Senate Republican Leader Mitch McConnell (Ky.) sent a blunt message to House conservatives Tuesday when he declared that government shutdowns are “a loser for Republicans, politically.” 

Rodell Mollineau, a Democratic strategist and former Senate leadership aide, said a bipartisan vote on a bill to keep the government open will send a strong message to House Republicans.

“There’s a reason why Schumer did this. I think part of this was to just show the world that it’s not the United States Senate that’s shutting down the government, that they’ve done their job,” he said. “It’s showing the American people that a strong bipartisan majority of Democrats and Republicans passed legislation not to shut down the government, and should that occur, this is squarely on the backs of House Republicans.” 

Other Republican senators have echoed McConnell’s warning that a shutdown will boomerang on and hurt House Republicans.  

“I just don’t know what the House is going to get out of this. I think the term ‘box canyon’ applies,” said one Republican senator who requested anonymity to warn that House conservatives are forcing McCarthy down a dead-end path, politically. 

GOP senators warn that President Biden and Democrats won’t accept spending bills with steep cuts, even if they manage to pass the lower chamber. And if the government shuts down, like it did in 2013 and 2019, Democrats will blame Republicans and wait for the GOP to cave.  

McCarthy has been repeatedly stymied by conservative rebels in his efforts to pass a stopgap funding measure or a defense appropriations bill this month.  

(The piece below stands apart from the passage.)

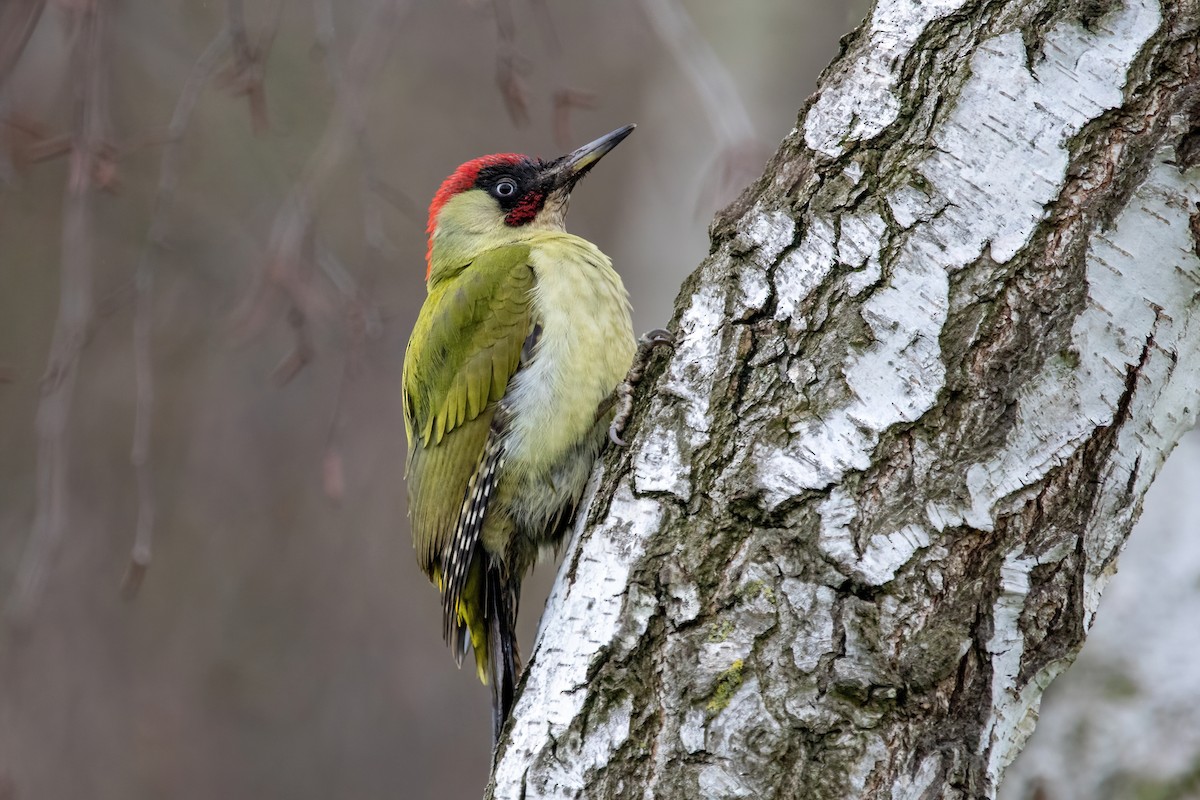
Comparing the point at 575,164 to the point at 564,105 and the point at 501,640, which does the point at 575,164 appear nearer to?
the point at 564,105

House GOP leaders canceled votes that were expected Friday and Saturday because of the stalemate in their conference.  

Two Republican congressmen from New York — Reps. Mike Lawler and Marc Molinaro — even floated the idea of voting with Democrats on a stopgap measure to avoid a government shutdown if Republicans can’t unite behind a spending bill soon. 

A few Republican senators have proposed adding the broader stopgap funding measure to the appropriations legislation funding military construction and the Department of Veterans Affairs, which the House passed in July.  

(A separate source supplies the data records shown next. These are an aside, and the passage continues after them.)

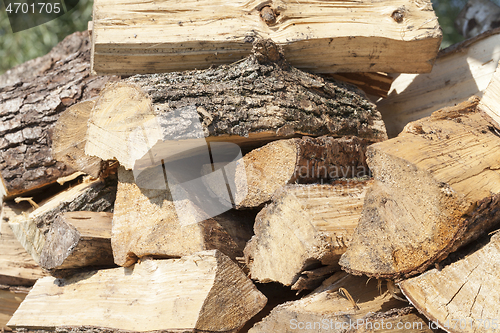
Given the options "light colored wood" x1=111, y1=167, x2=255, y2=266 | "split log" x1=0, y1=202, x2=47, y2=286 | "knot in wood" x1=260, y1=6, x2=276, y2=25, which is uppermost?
"knot in wood" x1=260, y1=6, x2=276, y2=25

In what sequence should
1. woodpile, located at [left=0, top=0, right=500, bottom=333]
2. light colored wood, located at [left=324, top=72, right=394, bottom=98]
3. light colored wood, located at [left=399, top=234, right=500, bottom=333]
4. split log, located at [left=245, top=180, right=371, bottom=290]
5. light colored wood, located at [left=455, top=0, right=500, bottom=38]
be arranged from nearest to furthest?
light colored wood, located at [left=399, top=234, right=500, bottom=333] < woodpile, located at [left=0, top=0, right=500, bottom=333] < split log, located at [left=245, top=180, right=371, bottom=290] < light colored wood, located at [left=324, top=72, right=394, bottom=98] < light colored wood, located at [left=455, top=0, right=500, bottom=38]

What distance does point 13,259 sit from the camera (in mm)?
2590

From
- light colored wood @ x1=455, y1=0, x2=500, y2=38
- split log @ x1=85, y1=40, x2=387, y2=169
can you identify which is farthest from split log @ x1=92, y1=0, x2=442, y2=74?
light colored wood @ x1=455, y1=0, x2=500, y2=38

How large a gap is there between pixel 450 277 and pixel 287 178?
0.69 meters

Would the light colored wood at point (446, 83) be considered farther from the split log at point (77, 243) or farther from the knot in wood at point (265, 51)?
the split log at point (77, 243)

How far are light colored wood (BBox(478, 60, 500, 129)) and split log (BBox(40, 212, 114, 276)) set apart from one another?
1826mm

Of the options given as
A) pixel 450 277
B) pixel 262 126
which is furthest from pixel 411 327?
pixel 262 126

“I’ve suggested that,” one Republican senator said. “I think our greatest crisis at the moment is the CR and the supplemental. 

“Why not use the military construction bill?” the lawmaker said.  

The House-passed military construction and veterans affairs funding measure would need to be revised, however, to overcome Democratic objections. The bill passed the lower chamber with a mostly party-line vote, 219-211, in July.  

Democrats criticized the House bill for cutting $1.5 billion from military construction compared to the current level and limiting women’s access to abortion.  

Senate aides say that Ukraine funding will likely not be attached to any continuing resolution that moves through the Senate this week, because Sen. Rand Paul (R-Ky.) has vowed to hold up any money for Ukraine and the controversial issue would make it tougher for McCarthy to bring a Senate-passed bill to the floor.  

Paul potentially could drag out consideration of the stopgap funding measure perilously close to — or past — the Sept. 30 deadline by refusing to waive procedural hurdles on the floor.   

McCarthy on Friday vowed to strip out $300 million in funding for Ukraine in the defense appropriations bill after Rep. Marjorie Taylor Greene (R-Ga.) joined conservative colleagues in blocking the legislation. 

The Speaker then reversed course Saturday, announcing that he would keep the relatively small amount of Ukraine funding in the defense bill after recognizing that the State Department and foreign operations appropriations bill, which is slated for the floor this week, also includes money for Ukraine.  

Schumer told CNN on Friday that he’s still exploring options with McConnell to pass another installment of funding for the war in Ukraine.   

“Leader McConnell and I are both strongly for aid for Ukraine, and I believe a majority of the members of both parties in the Senate agree with that,” he said.